━━ 本文抜粋
2024/4/21/日 劇場(池袋シネマ・ロサ)
この日、投薬のせいでか眠くって、本当に、この体調で観てしまったことを恥じた、後悔した。前半はまるで目をこじ開けるようにしていたんだけれど、でもそれでも、これはただごとではない映画を観ているというのは判りすぎるほどだった。
いや、そもそも本作の、目に心に染みるような、桃源郷のような、マイナスイオンで充満しまくっているその画に深く沈んでしまっていたから、夢を見るような感覚に陥ったのかもしれない。決して言い訳じゃなくって。

「萌の朱雀」を思い出したのは、間違いじゃなかったらしい。ラストクレジットで製作総指揮に河瀬直美氏のお名前を見つけて、そうか、と思った。
奈良国際映画祭が関わっている本作、舞台となる川上村は奈良の山深いところにある実際にある村であり、ヒロインに抜擢された三宅朱莉氏は奈良出身の新人俳優であるという。

何もかも、萌の朱雀と見いだされた尾野真千子氏を思い出すじゃないか。奈良の、山深い、霧の立ち込める川上村。霧が発生するのは、植林された杉が水分を多く含む樹だからなのだという。
━━━━
━━ データ部分
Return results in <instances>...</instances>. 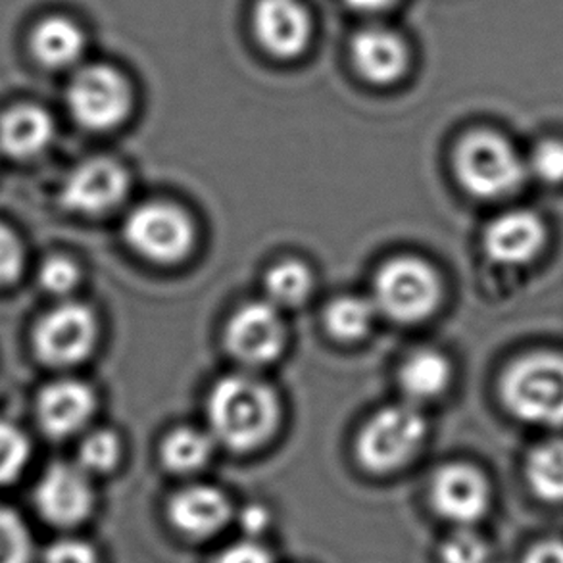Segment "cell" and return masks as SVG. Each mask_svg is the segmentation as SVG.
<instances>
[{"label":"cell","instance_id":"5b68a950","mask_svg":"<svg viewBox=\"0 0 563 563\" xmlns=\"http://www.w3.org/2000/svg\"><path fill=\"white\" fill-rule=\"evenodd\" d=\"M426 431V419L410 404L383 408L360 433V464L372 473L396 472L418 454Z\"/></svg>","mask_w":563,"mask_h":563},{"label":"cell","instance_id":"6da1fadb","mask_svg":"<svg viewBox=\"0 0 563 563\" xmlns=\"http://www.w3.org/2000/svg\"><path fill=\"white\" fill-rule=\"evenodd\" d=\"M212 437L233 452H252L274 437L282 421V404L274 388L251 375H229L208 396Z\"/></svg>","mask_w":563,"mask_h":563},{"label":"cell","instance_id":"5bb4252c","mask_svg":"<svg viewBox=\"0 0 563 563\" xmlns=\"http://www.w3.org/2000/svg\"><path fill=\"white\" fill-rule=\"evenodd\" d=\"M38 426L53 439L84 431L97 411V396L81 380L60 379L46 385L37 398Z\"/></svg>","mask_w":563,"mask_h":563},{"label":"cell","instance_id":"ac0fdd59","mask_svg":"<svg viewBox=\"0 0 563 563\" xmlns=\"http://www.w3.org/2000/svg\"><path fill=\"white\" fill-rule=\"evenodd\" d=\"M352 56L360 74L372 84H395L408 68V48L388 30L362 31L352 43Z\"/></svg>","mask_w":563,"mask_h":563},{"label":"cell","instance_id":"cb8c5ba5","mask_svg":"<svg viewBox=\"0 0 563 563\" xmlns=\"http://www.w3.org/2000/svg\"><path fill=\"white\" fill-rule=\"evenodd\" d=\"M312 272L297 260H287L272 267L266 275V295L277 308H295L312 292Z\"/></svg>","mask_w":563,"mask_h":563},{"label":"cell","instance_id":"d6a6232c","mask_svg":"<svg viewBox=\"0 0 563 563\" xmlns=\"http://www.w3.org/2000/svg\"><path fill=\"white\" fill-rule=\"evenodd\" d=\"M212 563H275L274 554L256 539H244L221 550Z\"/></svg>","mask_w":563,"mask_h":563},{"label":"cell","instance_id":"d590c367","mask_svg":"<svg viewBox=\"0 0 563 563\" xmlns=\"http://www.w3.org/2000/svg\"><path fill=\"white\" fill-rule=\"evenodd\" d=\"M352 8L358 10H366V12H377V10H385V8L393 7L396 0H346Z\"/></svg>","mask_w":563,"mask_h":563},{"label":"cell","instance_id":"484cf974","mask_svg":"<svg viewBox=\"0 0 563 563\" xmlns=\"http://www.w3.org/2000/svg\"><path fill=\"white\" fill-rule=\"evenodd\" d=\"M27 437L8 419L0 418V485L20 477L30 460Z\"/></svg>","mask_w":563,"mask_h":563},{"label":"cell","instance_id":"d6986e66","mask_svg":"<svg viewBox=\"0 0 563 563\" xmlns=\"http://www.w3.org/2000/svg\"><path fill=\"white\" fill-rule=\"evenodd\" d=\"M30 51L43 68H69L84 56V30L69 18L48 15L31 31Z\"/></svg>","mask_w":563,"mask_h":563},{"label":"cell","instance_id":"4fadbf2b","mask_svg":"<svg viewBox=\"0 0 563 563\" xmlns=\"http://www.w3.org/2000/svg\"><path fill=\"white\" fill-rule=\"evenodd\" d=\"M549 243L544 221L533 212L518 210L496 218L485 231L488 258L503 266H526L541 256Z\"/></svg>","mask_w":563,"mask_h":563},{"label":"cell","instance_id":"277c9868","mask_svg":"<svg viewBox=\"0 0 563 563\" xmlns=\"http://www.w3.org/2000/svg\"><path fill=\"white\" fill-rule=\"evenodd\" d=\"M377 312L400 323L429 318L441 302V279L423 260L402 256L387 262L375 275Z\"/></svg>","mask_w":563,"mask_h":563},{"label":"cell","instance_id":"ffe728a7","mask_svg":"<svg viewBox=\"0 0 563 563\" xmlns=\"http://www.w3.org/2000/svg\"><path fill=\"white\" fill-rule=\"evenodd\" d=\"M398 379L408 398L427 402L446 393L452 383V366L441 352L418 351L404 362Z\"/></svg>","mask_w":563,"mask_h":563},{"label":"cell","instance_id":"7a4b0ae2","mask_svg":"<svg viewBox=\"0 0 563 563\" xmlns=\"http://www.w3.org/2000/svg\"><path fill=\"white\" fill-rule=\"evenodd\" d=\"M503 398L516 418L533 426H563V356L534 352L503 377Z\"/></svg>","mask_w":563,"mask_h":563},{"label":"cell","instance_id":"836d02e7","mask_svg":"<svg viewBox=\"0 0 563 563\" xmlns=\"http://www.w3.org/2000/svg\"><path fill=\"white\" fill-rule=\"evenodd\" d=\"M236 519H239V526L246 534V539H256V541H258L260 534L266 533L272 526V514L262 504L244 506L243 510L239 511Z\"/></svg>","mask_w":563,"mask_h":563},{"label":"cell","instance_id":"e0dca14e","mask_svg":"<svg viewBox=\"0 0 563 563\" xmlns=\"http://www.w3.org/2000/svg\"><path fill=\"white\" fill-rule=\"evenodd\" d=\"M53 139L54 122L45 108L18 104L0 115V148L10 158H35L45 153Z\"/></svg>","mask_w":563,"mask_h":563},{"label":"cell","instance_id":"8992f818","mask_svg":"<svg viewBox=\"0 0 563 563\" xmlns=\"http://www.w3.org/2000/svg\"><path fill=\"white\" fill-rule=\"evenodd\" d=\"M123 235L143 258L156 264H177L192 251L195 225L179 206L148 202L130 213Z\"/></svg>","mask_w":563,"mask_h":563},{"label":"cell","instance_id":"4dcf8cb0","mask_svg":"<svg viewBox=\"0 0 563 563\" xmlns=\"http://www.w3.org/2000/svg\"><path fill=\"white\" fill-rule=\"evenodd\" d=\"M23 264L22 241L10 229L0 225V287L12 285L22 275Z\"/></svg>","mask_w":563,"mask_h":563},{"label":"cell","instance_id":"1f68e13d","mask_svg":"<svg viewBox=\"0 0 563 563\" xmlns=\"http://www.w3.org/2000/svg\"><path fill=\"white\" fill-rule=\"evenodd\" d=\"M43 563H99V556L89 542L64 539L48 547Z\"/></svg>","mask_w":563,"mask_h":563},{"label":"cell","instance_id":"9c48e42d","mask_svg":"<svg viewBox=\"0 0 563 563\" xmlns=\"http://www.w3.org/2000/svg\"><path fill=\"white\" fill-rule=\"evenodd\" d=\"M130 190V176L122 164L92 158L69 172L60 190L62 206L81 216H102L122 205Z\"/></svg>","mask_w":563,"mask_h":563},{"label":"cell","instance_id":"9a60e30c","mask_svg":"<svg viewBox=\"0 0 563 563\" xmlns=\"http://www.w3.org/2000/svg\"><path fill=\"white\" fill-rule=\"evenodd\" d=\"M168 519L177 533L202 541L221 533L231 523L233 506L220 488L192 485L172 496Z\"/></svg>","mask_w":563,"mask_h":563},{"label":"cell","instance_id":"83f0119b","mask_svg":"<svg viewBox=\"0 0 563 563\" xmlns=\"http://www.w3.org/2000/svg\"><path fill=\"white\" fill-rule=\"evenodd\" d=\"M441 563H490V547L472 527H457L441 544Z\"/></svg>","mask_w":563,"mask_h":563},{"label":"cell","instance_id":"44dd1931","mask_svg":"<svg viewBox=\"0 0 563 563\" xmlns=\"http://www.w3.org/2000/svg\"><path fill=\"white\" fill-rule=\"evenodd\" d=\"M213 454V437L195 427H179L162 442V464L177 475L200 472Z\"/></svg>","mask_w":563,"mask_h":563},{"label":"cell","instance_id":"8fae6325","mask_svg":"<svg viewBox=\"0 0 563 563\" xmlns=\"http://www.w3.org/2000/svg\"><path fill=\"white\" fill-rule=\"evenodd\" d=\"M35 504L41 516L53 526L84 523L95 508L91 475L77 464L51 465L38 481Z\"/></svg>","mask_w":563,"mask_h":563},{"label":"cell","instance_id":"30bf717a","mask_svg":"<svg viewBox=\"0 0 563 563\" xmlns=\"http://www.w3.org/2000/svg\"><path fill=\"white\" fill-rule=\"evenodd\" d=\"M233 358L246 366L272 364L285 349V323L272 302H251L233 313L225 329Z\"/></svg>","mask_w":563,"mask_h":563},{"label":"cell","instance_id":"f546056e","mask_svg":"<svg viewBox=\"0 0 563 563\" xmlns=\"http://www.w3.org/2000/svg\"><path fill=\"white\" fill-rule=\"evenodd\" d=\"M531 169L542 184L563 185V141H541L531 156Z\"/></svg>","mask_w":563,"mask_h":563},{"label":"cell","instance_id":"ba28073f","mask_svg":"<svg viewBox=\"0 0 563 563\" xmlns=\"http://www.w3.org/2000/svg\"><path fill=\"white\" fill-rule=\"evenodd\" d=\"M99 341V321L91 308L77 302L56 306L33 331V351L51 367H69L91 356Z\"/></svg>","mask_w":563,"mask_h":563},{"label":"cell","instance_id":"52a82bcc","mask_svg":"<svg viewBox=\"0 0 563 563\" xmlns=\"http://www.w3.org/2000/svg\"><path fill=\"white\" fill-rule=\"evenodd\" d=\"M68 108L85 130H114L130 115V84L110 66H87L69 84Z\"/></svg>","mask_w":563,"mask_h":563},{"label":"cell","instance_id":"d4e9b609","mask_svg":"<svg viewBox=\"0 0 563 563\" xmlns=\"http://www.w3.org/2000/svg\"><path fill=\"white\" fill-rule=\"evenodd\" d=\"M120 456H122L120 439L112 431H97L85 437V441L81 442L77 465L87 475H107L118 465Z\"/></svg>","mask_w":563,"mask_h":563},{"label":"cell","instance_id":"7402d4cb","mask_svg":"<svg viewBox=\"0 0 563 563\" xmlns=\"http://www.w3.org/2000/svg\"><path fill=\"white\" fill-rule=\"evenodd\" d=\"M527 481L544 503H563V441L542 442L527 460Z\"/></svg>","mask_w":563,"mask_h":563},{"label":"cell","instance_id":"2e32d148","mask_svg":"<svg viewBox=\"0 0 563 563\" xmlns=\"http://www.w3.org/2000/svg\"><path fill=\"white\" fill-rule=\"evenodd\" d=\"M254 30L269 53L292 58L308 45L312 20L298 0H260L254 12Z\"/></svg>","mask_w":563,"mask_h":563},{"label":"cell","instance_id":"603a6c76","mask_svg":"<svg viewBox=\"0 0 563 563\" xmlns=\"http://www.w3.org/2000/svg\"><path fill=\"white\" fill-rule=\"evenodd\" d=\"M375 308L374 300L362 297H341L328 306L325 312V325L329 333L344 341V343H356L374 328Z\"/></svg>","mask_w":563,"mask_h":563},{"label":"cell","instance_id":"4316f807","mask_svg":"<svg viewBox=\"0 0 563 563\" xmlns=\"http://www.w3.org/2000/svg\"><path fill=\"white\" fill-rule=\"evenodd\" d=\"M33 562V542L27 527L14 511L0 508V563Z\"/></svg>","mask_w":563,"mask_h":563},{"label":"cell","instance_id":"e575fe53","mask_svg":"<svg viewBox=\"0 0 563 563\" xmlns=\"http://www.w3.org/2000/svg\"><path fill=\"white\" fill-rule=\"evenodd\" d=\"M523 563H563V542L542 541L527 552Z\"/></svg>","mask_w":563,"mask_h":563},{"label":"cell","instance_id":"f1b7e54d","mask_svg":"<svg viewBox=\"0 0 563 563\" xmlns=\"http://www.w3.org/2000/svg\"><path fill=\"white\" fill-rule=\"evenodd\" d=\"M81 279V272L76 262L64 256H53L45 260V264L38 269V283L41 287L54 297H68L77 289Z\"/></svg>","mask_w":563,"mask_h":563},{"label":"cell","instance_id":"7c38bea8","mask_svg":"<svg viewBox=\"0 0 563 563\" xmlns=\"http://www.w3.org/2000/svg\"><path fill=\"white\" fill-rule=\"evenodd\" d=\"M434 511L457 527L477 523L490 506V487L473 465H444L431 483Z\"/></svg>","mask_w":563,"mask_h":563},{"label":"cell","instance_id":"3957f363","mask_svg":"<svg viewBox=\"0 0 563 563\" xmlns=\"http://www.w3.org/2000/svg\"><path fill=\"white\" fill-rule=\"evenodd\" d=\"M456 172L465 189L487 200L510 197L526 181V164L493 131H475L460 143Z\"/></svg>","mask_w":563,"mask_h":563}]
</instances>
━━━━
やることリスト —
1) 本文によると、川上村で霧が発生するのはなぜか。一、二文で説明せよ。
2) 本文の「2024/4/21/日 劇場(池袋シネマ・ロサ)」から「く含む樹だからなのだという。」までを、一字も変えずに書き写せ。

解答一覧 —
1) 植林された杉が水分を多く含む樹だからだとされている。

2)
2024/4/21/日 劇場(池袋シネマ・ロサ)
この日、投薬のせいでか眠くって、本当に、この体調で観てしまったことを恥じた、後悔した。前半はまるで目をこじ開けるようにしていたんだけれど、でもそれでも、これはただごとではない映画を観ているというのは判りすぎるほどだった。
いや、そもそも本作の、目に心に染みるような、桃源郷のような、マイナスイオンで充満しまくっているその画に深く沈んでしまっていたから、夢を見るような感覚に陥ったのかもしれない。決して言い訳じゃなくって。

「萌の朱雀」を思い出したのは、間違いじゃなかったらしい。ラストクレジットで製作総指揮に河瀬直美氏のお名前を見つけて、そうか、と思った。
奈良国際映画祭が関わっている本作、舞台となる川上村は奈良の山深いところにある実際にある村であり、ヒロインに抜擢された三宅朱莉氏は奈良出身の新人俳優であるという。

何もかも、萌の朱雀と見いだされた尾野真千子氏を思い出すじゃないか。奈良の、山深い、霧の立ち込める川上村。霧が発生するのは、植林された杉が水分を多く含む樹だからなのだという。